问题
If I need to treat R objects in different ways according to their class, I can either use if
and else
within a single function:
foo <- function (x) {
if (inherits(x, 'list')) {
# Foo the list
} else if (inherits(x, 'numeric')) {
# Foo the numeric
} else {
# Throw an error
}
}
Or I can define a method:
foo <- function (x) UseMethod('foo')
foo.list <- function (x) {
# Foo the list
}
foo.numeric <- function (x) {
# Foo the numeric
}
What are the advantages to each approach? Are there performance implications?
回答1:
OK, there is some background to be covered to answer this question (in my view)...

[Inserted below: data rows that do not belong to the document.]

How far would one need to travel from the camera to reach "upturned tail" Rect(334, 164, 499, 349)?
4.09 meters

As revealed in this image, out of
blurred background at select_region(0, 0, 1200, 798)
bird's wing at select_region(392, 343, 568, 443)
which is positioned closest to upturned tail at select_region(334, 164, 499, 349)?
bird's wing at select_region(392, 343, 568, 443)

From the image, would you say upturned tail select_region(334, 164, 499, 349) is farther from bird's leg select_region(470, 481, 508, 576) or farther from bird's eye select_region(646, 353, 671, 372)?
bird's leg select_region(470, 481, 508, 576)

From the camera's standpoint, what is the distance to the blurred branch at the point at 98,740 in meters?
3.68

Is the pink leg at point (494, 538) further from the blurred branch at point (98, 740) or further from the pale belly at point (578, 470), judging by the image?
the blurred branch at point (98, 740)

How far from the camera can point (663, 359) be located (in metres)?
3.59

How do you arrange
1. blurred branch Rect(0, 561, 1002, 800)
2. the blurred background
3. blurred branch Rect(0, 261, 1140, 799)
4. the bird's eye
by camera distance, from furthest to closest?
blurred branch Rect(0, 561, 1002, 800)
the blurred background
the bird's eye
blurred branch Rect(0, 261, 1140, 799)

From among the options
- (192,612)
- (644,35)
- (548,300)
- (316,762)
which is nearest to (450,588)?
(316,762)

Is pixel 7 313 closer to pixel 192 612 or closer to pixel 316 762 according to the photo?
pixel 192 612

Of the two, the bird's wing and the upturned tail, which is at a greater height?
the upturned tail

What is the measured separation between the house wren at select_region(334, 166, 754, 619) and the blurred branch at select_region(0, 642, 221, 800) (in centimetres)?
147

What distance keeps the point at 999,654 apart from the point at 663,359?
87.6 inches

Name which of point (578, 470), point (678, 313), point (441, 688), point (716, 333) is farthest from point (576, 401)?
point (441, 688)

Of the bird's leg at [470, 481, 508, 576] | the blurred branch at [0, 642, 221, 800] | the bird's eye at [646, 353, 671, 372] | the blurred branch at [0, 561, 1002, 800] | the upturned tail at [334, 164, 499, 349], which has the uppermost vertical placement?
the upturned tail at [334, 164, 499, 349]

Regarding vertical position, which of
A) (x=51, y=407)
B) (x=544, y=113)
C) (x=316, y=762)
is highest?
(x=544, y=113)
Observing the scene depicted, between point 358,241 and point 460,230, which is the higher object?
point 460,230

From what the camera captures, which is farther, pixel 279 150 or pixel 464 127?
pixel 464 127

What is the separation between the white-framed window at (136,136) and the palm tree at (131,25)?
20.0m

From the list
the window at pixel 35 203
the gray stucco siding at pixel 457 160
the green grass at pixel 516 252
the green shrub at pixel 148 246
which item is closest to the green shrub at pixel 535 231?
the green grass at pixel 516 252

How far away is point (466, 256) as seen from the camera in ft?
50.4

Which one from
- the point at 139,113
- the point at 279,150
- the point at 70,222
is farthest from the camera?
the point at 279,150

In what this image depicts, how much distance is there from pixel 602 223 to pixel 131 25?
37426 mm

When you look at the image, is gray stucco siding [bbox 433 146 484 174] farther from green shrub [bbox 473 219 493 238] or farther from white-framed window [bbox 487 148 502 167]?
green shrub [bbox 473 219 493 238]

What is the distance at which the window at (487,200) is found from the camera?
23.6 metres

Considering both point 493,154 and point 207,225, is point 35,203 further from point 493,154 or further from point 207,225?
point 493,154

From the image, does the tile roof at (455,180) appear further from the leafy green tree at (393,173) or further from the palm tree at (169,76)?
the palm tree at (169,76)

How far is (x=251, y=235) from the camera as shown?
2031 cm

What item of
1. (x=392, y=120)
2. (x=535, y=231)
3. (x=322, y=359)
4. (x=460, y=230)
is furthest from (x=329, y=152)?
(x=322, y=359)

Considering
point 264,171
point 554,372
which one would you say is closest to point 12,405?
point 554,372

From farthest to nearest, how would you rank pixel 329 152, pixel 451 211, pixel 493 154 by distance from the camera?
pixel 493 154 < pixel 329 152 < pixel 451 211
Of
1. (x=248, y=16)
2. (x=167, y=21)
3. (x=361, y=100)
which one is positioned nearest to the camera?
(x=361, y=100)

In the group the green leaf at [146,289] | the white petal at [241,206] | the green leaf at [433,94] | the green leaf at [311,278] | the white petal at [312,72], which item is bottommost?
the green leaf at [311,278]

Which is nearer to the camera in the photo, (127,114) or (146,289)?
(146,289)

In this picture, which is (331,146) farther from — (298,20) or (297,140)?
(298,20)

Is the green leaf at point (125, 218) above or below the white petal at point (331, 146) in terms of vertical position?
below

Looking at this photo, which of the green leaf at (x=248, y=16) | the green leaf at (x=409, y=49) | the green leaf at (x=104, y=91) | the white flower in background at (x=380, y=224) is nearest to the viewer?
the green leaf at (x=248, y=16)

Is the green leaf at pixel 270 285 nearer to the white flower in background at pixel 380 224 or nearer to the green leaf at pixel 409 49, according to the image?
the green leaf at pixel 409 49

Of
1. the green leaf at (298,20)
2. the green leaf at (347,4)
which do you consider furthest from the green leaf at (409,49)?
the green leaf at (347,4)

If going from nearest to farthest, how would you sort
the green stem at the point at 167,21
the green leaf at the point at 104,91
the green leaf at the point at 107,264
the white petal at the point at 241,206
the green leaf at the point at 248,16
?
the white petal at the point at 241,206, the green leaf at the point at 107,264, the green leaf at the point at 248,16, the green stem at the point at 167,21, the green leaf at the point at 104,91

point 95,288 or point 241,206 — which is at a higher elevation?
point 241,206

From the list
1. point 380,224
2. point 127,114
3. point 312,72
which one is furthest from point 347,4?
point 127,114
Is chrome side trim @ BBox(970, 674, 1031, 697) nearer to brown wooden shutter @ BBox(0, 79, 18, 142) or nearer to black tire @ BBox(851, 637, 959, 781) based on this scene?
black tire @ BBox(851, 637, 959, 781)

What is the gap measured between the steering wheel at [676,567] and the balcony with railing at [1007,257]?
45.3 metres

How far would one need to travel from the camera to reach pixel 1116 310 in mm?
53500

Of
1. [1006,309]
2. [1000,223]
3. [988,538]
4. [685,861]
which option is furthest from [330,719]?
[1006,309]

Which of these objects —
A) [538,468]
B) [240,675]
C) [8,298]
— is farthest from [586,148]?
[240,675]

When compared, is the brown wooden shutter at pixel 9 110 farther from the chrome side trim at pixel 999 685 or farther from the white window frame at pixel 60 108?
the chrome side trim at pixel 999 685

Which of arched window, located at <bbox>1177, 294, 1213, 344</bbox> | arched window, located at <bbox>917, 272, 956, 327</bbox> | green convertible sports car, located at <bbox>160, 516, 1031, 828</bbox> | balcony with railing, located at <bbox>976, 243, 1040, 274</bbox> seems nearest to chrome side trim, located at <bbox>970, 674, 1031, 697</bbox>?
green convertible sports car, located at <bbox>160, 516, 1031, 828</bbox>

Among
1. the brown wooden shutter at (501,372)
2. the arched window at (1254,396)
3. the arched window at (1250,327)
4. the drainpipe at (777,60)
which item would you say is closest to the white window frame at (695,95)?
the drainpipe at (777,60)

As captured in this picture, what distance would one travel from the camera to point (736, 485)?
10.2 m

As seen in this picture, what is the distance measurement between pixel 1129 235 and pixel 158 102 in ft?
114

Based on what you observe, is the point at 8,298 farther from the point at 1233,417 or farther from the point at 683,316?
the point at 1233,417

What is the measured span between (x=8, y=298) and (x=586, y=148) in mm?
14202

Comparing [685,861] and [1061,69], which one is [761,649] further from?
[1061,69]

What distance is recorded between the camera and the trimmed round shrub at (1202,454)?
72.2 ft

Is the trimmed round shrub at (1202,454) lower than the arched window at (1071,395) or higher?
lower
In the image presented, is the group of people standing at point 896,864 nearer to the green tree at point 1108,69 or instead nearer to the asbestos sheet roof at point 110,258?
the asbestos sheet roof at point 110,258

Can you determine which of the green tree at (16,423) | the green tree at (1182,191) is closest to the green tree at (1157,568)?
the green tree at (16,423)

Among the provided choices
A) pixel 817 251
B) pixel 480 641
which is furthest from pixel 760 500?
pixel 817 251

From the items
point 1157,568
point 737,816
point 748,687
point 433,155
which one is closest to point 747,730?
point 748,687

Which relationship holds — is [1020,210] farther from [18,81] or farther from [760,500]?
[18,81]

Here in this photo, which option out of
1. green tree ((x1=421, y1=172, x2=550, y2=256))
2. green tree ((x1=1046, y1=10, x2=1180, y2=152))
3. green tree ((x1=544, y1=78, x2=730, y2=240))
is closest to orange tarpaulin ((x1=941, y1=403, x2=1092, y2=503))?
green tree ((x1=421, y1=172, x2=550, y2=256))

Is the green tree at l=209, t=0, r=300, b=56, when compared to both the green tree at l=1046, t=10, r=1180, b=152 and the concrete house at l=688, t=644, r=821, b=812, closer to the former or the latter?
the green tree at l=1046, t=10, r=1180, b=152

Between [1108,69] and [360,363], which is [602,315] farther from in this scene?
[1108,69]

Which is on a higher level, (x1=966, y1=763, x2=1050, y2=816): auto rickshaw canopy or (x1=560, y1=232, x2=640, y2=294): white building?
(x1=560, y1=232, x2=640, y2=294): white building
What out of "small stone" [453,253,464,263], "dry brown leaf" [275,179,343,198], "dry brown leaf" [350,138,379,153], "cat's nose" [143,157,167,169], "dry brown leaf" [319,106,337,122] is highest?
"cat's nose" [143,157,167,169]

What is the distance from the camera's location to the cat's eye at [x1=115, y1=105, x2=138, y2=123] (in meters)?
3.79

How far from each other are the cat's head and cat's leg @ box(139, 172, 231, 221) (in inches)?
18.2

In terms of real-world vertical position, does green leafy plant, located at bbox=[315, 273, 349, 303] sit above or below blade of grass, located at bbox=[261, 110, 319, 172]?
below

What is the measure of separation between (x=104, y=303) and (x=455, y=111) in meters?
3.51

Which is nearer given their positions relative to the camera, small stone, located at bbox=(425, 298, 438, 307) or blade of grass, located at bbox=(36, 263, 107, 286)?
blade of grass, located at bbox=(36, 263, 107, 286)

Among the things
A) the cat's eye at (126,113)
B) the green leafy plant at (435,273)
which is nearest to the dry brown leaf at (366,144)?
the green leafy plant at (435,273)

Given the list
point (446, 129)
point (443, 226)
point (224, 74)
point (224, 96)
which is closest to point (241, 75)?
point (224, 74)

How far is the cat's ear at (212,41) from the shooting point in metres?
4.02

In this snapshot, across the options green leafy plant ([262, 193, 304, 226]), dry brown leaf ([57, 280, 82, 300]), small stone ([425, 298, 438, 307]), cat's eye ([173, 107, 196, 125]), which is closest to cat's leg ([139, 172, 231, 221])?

Within R, the class of an object is explicit in situations where you have user-defined object structures or an object such as a factor vector or data frame where other attributes play an important part in the handling of the object itself—for example, level labels of a factor vector, or variable names in a data frame, are modifiable attributes that play a primary role in accessing the observations of each object.
Note, however, that elementary R objects such as vectors, matrices, and arrays, are implicitly classed, which means the class is not identified with the attributes function. Whether implicit or explicit, the class of a given object can always be retrieved using the attribute-specific function class.
When a generic function foo
is applied to an object
with class attribute c("first", "second"), the system searches for a function called foo.first and, if it finds it, applies it to the object. If no such function is found, a function called foo.second
is tried. If no class name produces a suitable function, the function foo.default
is used (if it exists). If there is no class attribute, the implicit class is tried, then the default
method.
The function class prints the vector of names of classes an object inherits from.
class
<- sets the classes an object inherits from.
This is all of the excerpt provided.